» Given data:
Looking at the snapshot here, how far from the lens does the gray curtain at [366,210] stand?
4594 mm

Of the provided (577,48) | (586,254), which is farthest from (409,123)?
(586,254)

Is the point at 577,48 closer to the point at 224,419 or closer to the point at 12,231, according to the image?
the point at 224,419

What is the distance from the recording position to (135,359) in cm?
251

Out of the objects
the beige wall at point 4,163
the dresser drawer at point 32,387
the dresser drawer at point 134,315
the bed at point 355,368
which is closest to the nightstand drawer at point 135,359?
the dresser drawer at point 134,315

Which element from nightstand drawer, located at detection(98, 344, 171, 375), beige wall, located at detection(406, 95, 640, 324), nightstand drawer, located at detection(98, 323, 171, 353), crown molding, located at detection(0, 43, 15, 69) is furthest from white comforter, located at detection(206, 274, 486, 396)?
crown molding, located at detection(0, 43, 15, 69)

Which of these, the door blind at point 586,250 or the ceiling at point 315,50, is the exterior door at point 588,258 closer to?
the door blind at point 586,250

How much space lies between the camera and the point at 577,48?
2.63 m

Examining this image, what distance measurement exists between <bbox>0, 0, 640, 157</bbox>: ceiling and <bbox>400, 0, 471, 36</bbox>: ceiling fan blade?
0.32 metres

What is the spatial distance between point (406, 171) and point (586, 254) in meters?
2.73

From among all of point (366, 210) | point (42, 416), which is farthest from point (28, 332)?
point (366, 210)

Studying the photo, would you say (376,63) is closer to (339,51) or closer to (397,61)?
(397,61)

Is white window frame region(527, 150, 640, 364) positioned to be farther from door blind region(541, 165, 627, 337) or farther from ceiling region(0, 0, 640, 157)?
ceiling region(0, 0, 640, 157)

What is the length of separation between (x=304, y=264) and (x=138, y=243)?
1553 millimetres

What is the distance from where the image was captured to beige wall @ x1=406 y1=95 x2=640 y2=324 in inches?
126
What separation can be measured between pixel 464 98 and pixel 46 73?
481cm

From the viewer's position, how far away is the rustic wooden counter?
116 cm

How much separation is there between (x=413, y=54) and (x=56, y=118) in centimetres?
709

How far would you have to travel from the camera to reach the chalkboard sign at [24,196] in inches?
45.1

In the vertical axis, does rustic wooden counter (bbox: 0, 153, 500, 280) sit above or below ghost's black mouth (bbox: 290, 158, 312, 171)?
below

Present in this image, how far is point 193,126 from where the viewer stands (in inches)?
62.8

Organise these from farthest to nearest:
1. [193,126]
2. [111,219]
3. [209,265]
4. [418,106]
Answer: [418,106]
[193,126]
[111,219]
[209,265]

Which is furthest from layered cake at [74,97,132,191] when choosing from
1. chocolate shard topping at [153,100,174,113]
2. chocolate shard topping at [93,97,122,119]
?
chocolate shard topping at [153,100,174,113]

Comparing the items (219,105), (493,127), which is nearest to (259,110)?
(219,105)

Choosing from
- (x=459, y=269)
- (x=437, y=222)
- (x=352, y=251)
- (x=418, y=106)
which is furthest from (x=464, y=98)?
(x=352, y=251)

» Exercise directions:
Copy out all of the entries above word for word, keeping every line in its original order.

» Result:
Looking at the snapshot here, how far from the lens does the gray curtain at [366,210] stand?
4594 mm

Of the provided (577,48) | (586,254), which is farthest from (409,123)?
(586,254)

Is the point at 577,48 closer to the point at 224,419 or closer to the point at 12,231, according to the image?
the point at 224,419

What is the distance from the recording position to (135,359) in cm?
251

Out of the objects
the beige wall at point 4,163
the dresser drawer at point 32,387
the dresser drawer at point 134,315
the bed at point 355,368
which is closest to the nightstand drawer at point 135,359?
the dresser drawer at point 134,315

Which element from nightstand drawer, located at detection(98, 344, 171, 375), beige wall, located at detection(406, 95, 640, 324), nightstand drawer, located at detection(98, 323, 171, 353), crown molding, located at detection(0, 43, 15, 69) is furthest from white comforter, located at detection(206, 274, 486, 396)?
crown molding, located at detection(0, 43, 15, 69)

Which of these, the door blind at point 586,250 or the ceiling at point 315,50, is the exterior door at point 588,258 closer to?
the door blind at point 586,250

How much space lies between the camera and the point at 577,48?
2.63 m

Examining this image, what distance measurement exists between <bbox>0, 0, 640, 157</bbox>: ceiling and <bbox>400, 0, 471, 36</bbox>: ceiling fan blade?
0.32 metres

What is the spatial distance between point (406, 171) and point (586, 254) in meters?
2.73

From among all of point (366, 210) | point (42, 416), which is farthest from point (28, 332)?
point (366, 210)

Studying the photo, would you say (376,63) is closer to (339,51) or closer to (397,61)?
(397,61)

Is white window frame region(527, 150, 640, 364) positioned to be farther from door blind region(541, 165, 627, 337) or farther from ceiling region(0, 0, 640, 157)?
ceiling region(0, 0, 640, 157)

What is the length of separation between (x=304, y=264) and (x=138, y=243)?
1553 millimetres

What is the distance from where the image was captured to beige wall @ x1=406 y1=95 x2=640 y2=324 in inches?
126
What separation can be measured between pixel 464 98 and pixel 46 73?
481cm

From the viewer's position, how far away is the rustic wooden counter?
116 cm

How much separation is there between (x=413, y=54) and (x=56, y=118) in centimetres?
709

How far would you have to travel from the camera to reach the chalkboard sign at [24,196] in inches?
45.1

In the vertical axis, does rustic wooden counter (bbox: 0, 153, 500, 280) sit above or below ghost's black mouth (bbox: 290, 158, 312, 171)?
below

Present in this image, how far is point 193,126 from where the viewer stands (in inches)?
62.8

Organise these from farthest to nearest:
1. [193,126]
2. [111,219]
3. [209,265]
4. [418,106]
Answer: [418,106]
[193,126]
[111,219]
[209,265]

Which is furthest from layered cake at [74,97,132,191] when choosing from
1. chocolate shard topping at [153,100,174,113]
2. chocolate shard topping at [93,97,122,119]
?
chocolate shard topping at [153,100,174,113]

Comparing the items (219,105), (493,127), which is nearest to (259,110)?
(219,105)

Choosing from
- (x=459, y=269)
- (x=437, y=222)
- (x=352, y=251)
- (x=418, y=106)
which is furthest from (x=464, y=98)?
(x=352, y=251)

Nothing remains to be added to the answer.